In the fall of 1975, Ford’s approval ratings largely remained in the mid-40s, where they had been just before the attempts on his life. Ronald Reagan almost defeated Ford in the 1976 Republican primary, and Ford, a onetime Michigan football star, lost the White House to Jimmy Carter in November.
John Hinckley Jr.’s shooting of Reagan outside the Hilton Hotel in Washington on March 30, 1981, was a partial exception to this pattern. Reagan almost died, but unlike John F. Kennedy, he lived. His unflagging bravura (“Honey, I forgot to duck,” he quipped to his wife, Nancy) provided a jolt of hope to a nation grappling with the aftereffects of the Vietnam War, stagflation and the Iran hostage crisis. Mr. Trump aims for a similar effect, immediately pivoting to his plans to resurrect the White House Correspondents’ Association dinner and redoubling his call to build a White House ballroom to harden the president’s security.
One month after being shot, Reagan addressed a joint session of Congress. The president praised the Secret Service agent Tim McCarthy for taking a bullet for the president; after two decades of turmoil and decline, Reagan implied, America’s fortunes had turned, and now was the time to pass his sweeping tax cuts. Thousands of schoolchildren and adults sent get-well-soon cards, with many expressing thanks to God that Reagan hadn’t died. By May 1981, Reagan’s approval rating had soared to 68 percent.
But even Reagan’s personal popularity was insufficient to help his party in the 1982 midterm elections. Facing a recession, Reagan’s approval tumbled, and his party lost more than two dozen seats in the House. Still, Reagan’s message — America was back — would define his “morning in America” re-election victory. The Washington Post reporter David Broder reflected that Reagan’s recovery had made him into “a mythic figure” who had become “politically untouchable from that point on.”
Reagan’s near-death experience also awakened in him the dream of abolishing nuclear weapons. “Perhaps having come so close to death made me feel I should do whatever I could in the years God had given me to reduce the threat of nuclear war,” he said later. And he invoked the shooting to justify his endorsement of gun control legislation after he left the White House — a short-lived political turn for the Republican Party.
Mr. Trump has praised the Secret Service’s bravery and denounced the “pretty sick guy” who tried to kill him. But like most presidents who have faced a close call, Mr. Trump can’t count on an outpouring of public sympathy to save what remains of his presidency. Truman and Ford failed to overcome the structural challenges dragging them down, while it took an economic rebound two years after the attack to help vault Reagan to a second term.
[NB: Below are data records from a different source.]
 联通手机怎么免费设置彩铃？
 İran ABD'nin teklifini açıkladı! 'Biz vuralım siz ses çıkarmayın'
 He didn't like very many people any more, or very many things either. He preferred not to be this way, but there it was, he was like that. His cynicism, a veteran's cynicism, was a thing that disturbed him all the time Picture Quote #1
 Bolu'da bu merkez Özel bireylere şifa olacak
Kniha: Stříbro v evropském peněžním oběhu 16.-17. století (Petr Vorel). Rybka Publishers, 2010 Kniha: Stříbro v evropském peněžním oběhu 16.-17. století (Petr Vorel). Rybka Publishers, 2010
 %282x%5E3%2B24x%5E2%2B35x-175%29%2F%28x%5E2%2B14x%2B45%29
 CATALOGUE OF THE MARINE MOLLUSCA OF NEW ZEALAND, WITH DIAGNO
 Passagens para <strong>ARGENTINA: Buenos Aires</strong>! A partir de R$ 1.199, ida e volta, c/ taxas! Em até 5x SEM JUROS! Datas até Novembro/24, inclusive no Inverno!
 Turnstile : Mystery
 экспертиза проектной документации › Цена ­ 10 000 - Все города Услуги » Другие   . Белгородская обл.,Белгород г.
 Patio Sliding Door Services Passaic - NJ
Mr. Trump is waging an unpopular war in a time of rising costs and pain at the gas pump. He seems to be alienating more young voters and Latinos, two groups who helped elect him to a second term. Like Truman, he is a well-known figure who has stood at the center of national politics for many years. The latest attack may inspire parts of his base to turn out to support his party in the midterms, but whether it’s a midterm election or the rest of his presidency, history offers little hope that a near miss will reset his presidency.
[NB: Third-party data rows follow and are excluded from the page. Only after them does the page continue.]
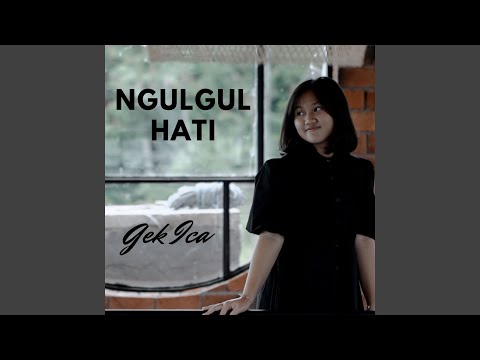 Ngulgul Hati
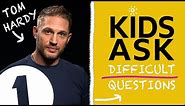 "What's the naughtiest thing you've ever done?": Kids Ask Tom Hardy Difficult Questions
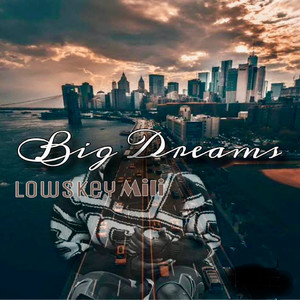 Big Dreams (Explicit)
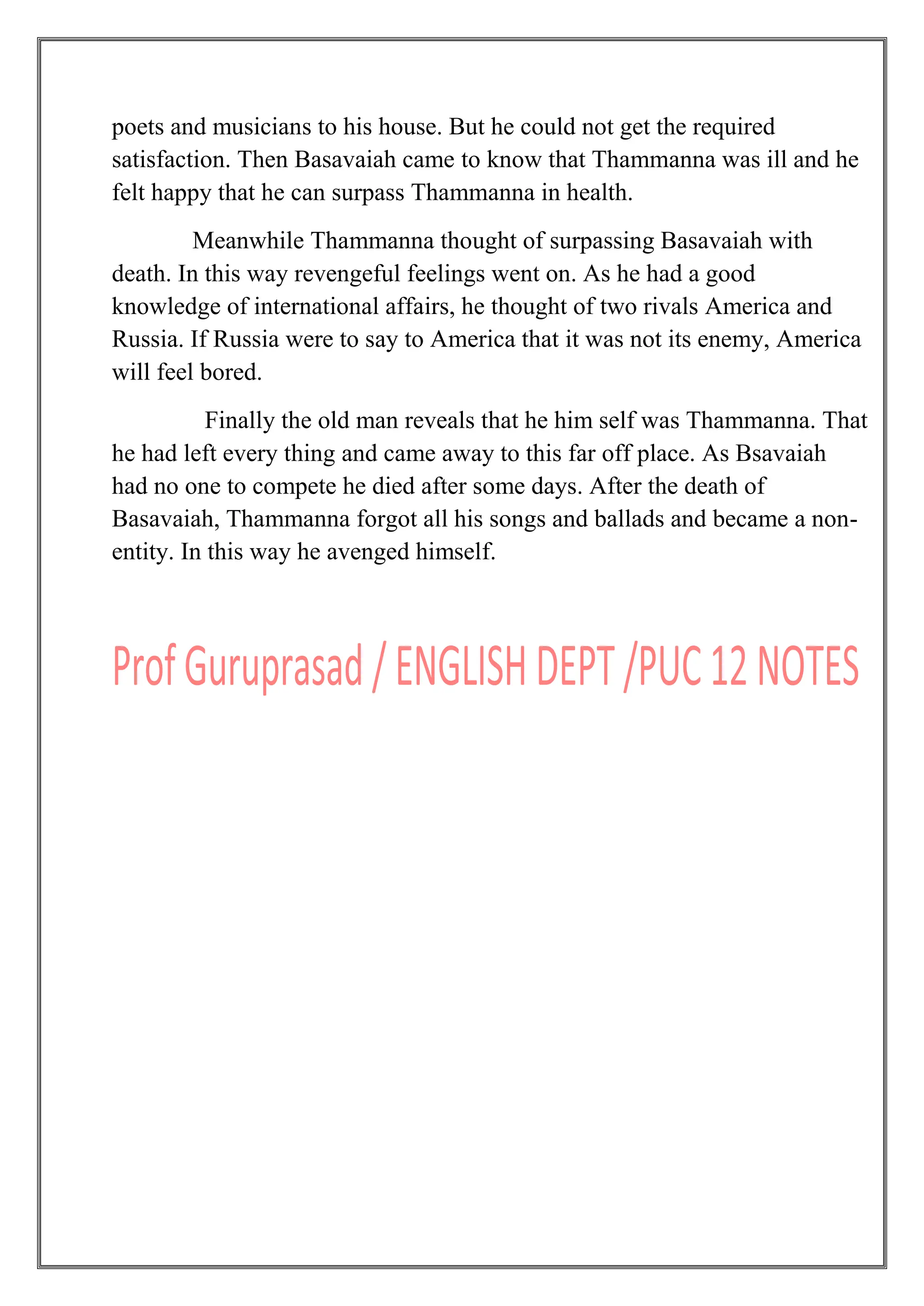 poets and musicians to his house. But he could not get the required
satisfaction. Then Basavaiah came to know that Thammanna was ill and he
felt happy that he can surpass Thammanna in health.
Meanwhile Thammanna thought of surpassing Basavaiah with
death. In this way revengeful feelings went on. As he had a good
knowledge of international affairs, he thought of two rivals America and
Russia. If Russia were to say to America that it was not its enemy, America
will feel bored.
Finally the old man reveals that he him self was Thammanna. That
he had left every thing and came away to this far off place. As Bsavaiah
had no one to compete he died after some days. After the death of
Basavaiah, Thammanna forgot all his songs and ballads and became a non-
entity. In this way he avenged himself.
When it comes to such acts of political violence, there are precious few Hollywood endings.
Matthew Dallek is a historian and a professor at George Washington University’s Graduate School of Political Management. Robert Dallek is a presidential historian and the author of “An Unfinished Life: John F. Kennedy, 1917-1963.” They are working on a book about failed presidential assassination attempts and political violence in the 20th century.